◆ What is being asked: Copy the lines below word for word, from the line that contains "How far from the camera position" through the last line.

◆ Record extracts:
....................

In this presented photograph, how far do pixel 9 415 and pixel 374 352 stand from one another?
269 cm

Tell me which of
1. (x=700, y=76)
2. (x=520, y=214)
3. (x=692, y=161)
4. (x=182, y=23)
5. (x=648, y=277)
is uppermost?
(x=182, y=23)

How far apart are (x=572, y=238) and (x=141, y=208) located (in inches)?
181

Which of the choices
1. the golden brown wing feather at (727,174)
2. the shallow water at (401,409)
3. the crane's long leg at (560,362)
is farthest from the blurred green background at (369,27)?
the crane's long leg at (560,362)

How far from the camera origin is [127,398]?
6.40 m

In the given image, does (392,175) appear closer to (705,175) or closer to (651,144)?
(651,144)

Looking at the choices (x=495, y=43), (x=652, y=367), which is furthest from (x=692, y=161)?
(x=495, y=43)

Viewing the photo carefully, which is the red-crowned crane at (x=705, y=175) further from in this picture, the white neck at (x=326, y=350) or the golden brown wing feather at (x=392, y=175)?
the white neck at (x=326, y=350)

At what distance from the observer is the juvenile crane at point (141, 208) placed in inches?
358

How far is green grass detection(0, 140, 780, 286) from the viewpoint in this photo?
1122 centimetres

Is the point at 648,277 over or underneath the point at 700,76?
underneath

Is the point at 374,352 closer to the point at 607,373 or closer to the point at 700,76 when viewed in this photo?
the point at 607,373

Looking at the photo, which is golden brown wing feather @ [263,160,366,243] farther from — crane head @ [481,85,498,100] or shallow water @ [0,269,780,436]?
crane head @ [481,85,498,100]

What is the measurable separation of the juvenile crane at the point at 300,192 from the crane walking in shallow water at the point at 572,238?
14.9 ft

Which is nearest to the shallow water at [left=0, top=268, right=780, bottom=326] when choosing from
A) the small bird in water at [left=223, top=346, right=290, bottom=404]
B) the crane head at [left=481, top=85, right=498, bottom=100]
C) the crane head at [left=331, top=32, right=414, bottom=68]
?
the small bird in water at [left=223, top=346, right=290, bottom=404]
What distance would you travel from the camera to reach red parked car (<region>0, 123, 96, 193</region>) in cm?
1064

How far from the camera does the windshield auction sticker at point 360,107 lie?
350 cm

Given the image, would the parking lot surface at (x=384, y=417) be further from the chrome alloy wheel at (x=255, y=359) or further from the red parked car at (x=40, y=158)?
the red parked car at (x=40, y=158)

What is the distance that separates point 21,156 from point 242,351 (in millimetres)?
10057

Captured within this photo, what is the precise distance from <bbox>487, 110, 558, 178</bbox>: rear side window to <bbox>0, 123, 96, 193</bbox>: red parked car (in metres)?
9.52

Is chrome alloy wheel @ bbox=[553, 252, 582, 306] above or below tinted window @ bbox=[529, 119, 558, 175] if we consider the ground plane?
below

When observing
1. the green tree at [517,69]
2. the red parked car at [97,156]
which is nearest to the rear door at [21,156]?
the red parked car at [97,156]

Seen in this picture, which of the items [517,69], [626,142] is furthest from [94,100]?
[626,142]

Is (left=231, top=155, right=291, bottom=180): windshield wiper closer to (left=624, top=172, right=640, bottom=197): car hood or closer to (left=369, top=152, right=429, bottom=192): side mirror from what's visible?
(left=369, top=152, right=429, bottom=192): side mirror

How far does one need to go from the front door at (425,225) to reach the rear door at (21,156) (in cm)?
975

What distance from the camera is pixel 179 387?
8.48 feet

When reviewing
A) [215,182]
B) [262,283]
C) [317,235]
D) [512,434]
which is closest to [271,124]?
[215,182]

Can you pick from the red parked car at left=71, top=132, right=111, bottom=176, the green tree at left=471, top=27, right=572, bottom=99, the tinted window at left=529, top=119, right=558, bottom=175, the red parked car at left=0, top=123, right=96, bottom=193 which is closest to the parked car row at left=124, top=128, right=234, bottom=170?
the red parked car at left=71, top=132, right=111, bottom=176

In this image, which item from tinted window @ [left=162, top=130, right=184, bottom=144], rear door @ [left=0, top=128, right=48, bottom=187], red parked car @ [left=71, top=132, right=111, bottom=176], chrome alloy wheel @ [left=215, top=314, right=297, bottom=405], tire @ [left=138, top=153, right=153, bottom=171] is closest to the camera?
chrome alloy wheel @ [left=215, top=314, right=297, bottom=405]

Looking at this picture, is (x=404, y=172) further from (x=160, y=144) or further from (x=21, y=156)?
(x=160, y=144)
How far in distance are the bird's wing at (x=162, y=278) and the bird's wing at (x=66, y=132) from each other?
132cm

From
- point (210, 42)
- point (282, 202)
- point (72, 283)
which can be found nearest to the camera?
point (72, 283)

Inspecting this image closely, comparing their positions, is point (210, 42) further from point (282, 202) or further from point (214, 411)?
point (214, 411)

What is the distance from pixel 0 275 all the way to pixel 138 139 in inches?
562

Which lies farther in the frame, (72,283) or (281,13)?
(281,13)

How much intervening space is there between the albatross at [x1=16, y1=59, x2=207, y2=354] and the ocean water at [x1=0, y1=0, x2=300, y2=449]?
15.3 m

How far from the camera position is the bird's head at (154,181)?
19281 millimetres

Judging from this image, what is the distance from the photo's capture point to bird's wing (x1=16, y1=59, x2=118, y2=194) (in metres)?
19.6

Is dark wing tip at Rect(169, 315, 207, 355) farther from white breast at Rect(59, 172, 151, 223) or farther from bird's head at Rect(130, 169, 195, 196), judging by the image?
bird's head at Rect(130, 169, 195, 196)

....................

◆ Answer to the problem:
How far from the camera position is the bird's head at (154,181)?
19281 millimetres

Judging from this image, what is the distance from the photo's capture point to bird's wing (x1=16, y1=59, x2=118, y2=194) (in metres)?
19.6

Is dark wing tip at Rect(169, 315, 207, 355) farther from white breast at Rect(59, 172, 151, 223) or farther from bird's head at Rect(130, 169, 195, 196), judging by the image?
bird's head at Rect(130, 169, 195, 196)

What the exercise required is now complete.